つかみからとてもテンポよく、Dogの寂しさが伝わってきて、ロボットととの楽しい時間が対比してとても豊かに感じられる。
途中途中退屈になるところもあるが、キャラクター全てがかわいく、魅力的だった。
シンプルな絵だからこそ、目と手振りだけで感情表現する必要があり、それに見事に応えていた。
こども向けの絵にみえるが、大人にもプリミティブな感情を呼び起こしてくれて、感情が繊細に、豊かになる感覚が味わえる。
そして、最後のDo you remember, septrmperにほろりと来た。
言葉を持たないからこそ、音楽で伝える、という粋な演出は会えない時の寂しさを感動へと昇華させてくれる。
また、動物にすることで、言葉やセリフなどなくても、思いは伝わるし、一方で少しのすれ違いで、うまくいかないこともある。
ロボット・ドリームズというタイトル。
ロボットは夢を見るが、プログラムで制御されているのか、それは現実にならない。
自分の意思で状況を変えられなくても、ただ、プログラムのもとで音楽を鳴らす、という世界共通の言語で表現によって、元の主人を楽しませる、それが彼の選んだ道である。
老若男女、おすすめできる映画であるし、現代へのメッセージも詰まっている、そんな作品であった。
シンプルであたたかい
音楽を本当に好きな人が作っているのだなという印象でした。

指示内容 —
映画評を読み、次の問いに答えてください。
(a) 絵がシンプルだからこそ、何だけで感情表現する必要があったと書かれていますか。
(b) ロボットは夢を見るが、何で制御されているのか、それが現実にならないと書かれていますか。
(c) この映画はどのような人におすすめできると述べられていますか。
データは別の出典から取ったものです。

出典データ
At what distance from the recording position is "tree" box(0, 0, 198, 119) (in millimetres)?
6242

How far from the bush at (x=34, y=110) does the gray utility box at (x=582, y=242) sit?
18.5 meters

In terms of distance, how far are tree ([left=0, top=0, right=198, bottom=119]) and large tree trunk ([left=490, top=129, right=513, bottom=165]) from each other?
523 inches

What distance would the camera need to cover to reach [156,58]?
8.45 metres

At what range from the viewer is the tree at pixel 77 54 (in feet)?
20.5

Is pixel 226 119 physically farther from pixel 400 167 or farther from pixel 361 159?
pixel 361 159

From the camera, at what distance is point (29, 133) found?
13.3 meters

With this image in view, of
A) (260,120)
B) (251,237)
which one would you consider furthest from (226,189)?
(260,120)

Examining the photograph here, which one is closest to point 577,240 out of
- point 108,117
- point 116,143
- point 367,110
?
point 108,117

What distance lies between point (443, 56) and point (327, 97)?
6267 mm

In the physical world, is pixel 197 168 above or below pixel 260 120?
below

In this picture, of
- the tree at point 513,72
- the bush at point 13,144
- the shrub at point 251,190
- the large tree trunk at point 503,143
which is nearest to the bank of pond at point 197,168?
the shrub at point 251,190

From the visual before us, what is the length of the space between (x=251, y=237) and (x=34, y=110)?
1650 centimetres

解答 —
(a) 目と手振り
(b) プログラム
(c) 老若男女